**Check your understanding**
A: Answer the following from the article on drone surveys of seabird colonies, one line each:
(i) With what accuracy did the algorithm identify and count the penguins?
(ii) How many drone images were analyzed?
(iii) Who led the study?
B: Decide whether each statement agrees with the article on drone surveys of seabird colonies, and support each verdict with a quotation:
(i) The islands hold the world's largest colonies of southern rockhopper penguins.
(ii) The photos were taken with an off-the-shelf consumer drone.
(iii) The colonies are located on inhabited islands.
C: According to the article on drone surveys of seabird colonies, why do the traditional on-the-ground counts often have to be repeated? Answer in one to three sentences.

____ Text for analysis

Using drones and artificial intelligence to monitor large colonies of seabirds can be as effective as traditional on-the-ground methods, while reducing costs, labor and the risk of human error, a new study finds.
Scientists at Duke University and the Wildlife Conservation Society (WCS) used a deep-learning algorithm—a form of artificial intelligence—to analyze more than 10,000 drone images of mixed colonies of seabirds in the Falkland Islands/Islas Malvinas.
The Malvinas/Falklands are home to the world’s largest colonies of black-browed albatrosses (Thalassarche melanophris) and second-largest colonies of southern rockhopper penguins (Eudyptes c. chrysocome). Hundreds of thousands of birds breed on the islands in densely interspersed groups.
The deep-learning algorithm correctly identified and counted the albatrosses with 97% accuracy and the penguins with 87%. All told, the automated counts were within 5% of human counts about 90% of the time.
“Using drone surveys and deep learning gives us an alternative that is remarkably accurate, less disruptive and significantly easier. One person, or a small team, can do it, and the equipment you need to do it isn’t all that costly or complicated,” said Madeline C. Hayes, a remote sensing analyst at the Duke University Marine Lab, who led the study.
Monitoring the colonies, which are located on two rocky, uninhabited outer islands, has until now been done by teams of scientists who count the number of each species they observe on a portion of the islands and extrapolate those numbers to get population estimates for the full colonies. Because the colonies are large and densely interspersed and the penguins are much smaller than the albatrosses (and, thus, easy to miss), counts often need to be repeated. It’s a laborious process, and the presence of the scientists can disrupt the birds’ breeding and nursing behaviors.
To conduct the new surveys, WCS scientists used an off-the-shelf consumer drone to collect more than 10,000 individual photos, which Hayes converted into a large-scale composite visual using image-processing software.
She then analyzed the image using a convolutional neural network (CNN), a type of AI that employs a deep-learning algorithm to analyze an image and differentiate and count the objects it “sees” in it – in this case, two different species of sea birds. These counts were added together to create comprehensive estimates of the total number of birds found in the colonies.
“A CNN is loosely modeled on the human neural network, in that it learns from experience,” said David W. Johnston, director of the Duke Marine Robotics and Remote Sensing Lab. “Essentially, the computer identifies different visual patterns, like those made by black-browed albatrosses or southern rockhopper penguins in sample images, and over time it learns how to identify the objects forming those patterns in other images such as our composite photo.”
Johnston, who is also associate professor of the practice of marine conservation ecology at Duke’s Nicholas School of the Environment, said the emerging drone- and CNN-enabled approach is widely applicable “and greatly increases our ability to monitor the size and health of seabird colonies worldwide, and the health of the marine ecosystems they inhabit.”

________
____ Data below

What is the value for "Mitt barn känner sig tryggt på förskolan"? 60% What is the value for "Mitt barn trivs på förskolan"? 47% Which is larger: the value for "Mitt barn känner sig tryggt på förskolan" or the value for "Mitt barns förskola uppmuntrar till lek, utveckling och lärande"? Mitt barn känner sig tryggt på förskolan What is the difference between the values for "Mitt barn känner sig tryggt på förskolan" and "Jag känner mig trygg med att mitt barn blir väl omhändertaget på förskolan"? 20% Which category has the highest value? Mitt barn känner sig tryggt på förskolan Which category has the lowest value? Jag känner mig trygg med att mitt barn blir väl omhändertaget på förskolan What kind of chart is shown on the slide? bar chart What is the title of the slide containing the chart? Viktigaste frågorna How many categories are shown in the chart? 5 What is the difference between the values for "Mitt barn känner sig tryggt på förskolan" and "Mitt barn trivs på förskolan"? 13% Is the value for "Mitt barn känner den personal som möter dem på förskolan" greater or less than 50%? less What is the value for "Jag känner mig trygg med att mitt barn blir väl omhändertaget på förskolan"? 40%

________

**Answers by item**
A:
(i) 87%
(ii) More than 10,000
(iii) Madeline C. Hayes, a remote sensing analyst at the Duke University Marine Lab

B:
(i) No: "second-largest colonies of southern rockhopper penguins"
(ii) Yes: "used an off-the-shelf consumer drone to collect more than 10,000 individual photos"
(iii) No: "located on two rocky, uninhabited outer islands"

C: The colonies are large and densely interspersed. The penguins are also much smaller than the albatrosses, so they are easy to miss.